__PASSAGE SHOWN__
Content starts

Moreover, it will be appreciated that such a development effort
might be complex and time-consuming, but would nevertheless be a
routine undertaking for those of ordinary skill in the art having
the benefit of this disclosure. Further aspects and advantages of
the various embodiments of the invention will become apparent from
consideration of the following description and drawings.
FIG. 1 illustrates a horizontal wellbore that includes a casing 10
that has been perforated 35. The casing 10 may have been perforated
by a various number of methods as would be appreciated by one of
ordinary skill in the art. A horizontal well, as used in this
disclosure, refers to any deviated well. These wells can include,
for example, any well which deviates from a true vertical axis more
than 60 degrees. Those ordinarily skilled in the art having the
benefit of this disclosure will understand that all such wells are
encompassed by the term "horizontal well." The use of a cased
horizontal wellbore in FIGS. 1-4 is for illustrative purposes only,
as the disclosed invention is also applicable in horizontal open
wellbores as would be recognized by one of ordinary skill in the
art having the benefit of this disclosure.
According to an exemplary embodiment of the present invention,
after the casing 10 has been perforated, fracturing fluid,
including proppant 30, is pumped down the casing under high
pressure creating fractures 40 in the well formation at the
perforations 35 in the casing 10. A fluid pill 50 is located at the
tail end of the proppant 30 and is displaced (denoted by 20 of
FIGS. 1 & 3) down the horizontal wellbore by displacement fluid
25 pumped down the wellbore. Fluid pill 50 contains ultra
lightweight proppant which remains substantially suspended while
the fluid pill 50 is stationary within the horizontal wellbore,
thereby bridging off and forming a plug with the horizontal
wellbore. The concentration of ultra lightweight proppant within
the fluid pill 50 is higher in comparison to the concentration of
proppant 30 used in the fracturing fluid. For purposes of this
disclosure, please note the terms "suspended" and "substantially
suspended" are used interchangeably; as such, they could refer to
ultra lightweight proppants and/or ultra lightweight proppant
mixtures capable of partial or complete suspension.

Content ends

__INPUT DATA__
Content starts

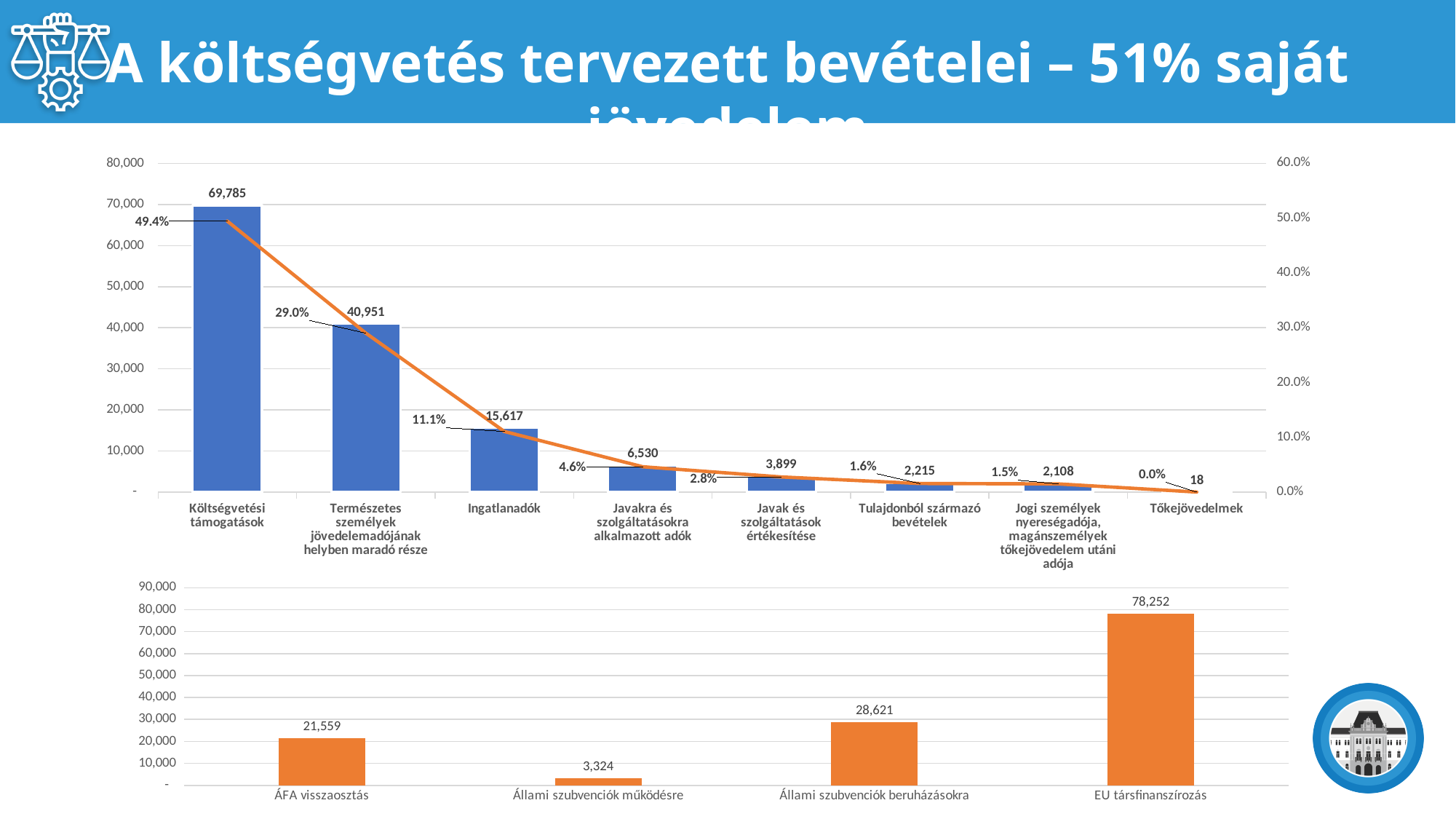
In the top chart, what is the value for Ingatlanadók? 15,617 In the bottom chart, which category has the lowest value? Állami szubvenciók működésre In the top chart, which category has the lowest value? Tőkejövedelmek In the top chart, how many categories are shown on the x axis? 8 In the top chart, what is the difference between the values for Költségvetési támogatások and Természetes személyek jövedelemadójának helyben maradó része? 28,834 In the bottom chart, what is the value for EU társfinanszírozás? 78,252 In the top chart, do the bar values rise or fall from left to right along the x axis? fall In the bottom chart, what is the difference between Állami szubvenciók beruházásokra and ÁFA visszaosztás? 7,062 In the top chart, which category has the highest bar? Költségvetési támogatások In the top chart, what percentage is shown for Természetes személyek jövedelemadójának helyben maradó része? 29.0% In the bottom chart, which is larger: ÁFA visszaosztás or Állami szubvenciók beruházásokra? Állami szubvenciók beruházásokra What kind of chart is the bottom chart? bar chart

Content ends

__PROBLEM TO WORK ON__
Write out the part of the wellbore passage starting with "FIG. 1 illustrates" and going on through "having the benefit of this disclosure.". The listing is separate material, unrelated to the wellbore passage.

__WRITTEN RESPONSE__
FIG. 1 illustrates a horizontal wellbore that includes a casing 10
that has been perforated 35. The casing 10 may have been perforated
by a various number of methods as would be appreciated by one of
ordinary skill in the art. A horizontal well, as used in this
disclosure, refers to any deviated well. These wells can include,
for example, any well which deviates from a true vertical axis more
than 60 degrees. Those ordinarily skilled in the art having the
benefit of this disclosure will understand that all such wells are
encompassed by the term "horizontal well." The use of a cased
horizontal wellbore in FIGS. 1-4 is for illustrative purposes only,
as the disclosed invention is also applicable in horizontal open
wellbores as would be recognized by one of ordinary skill in the
art having the benefit of this disclosure.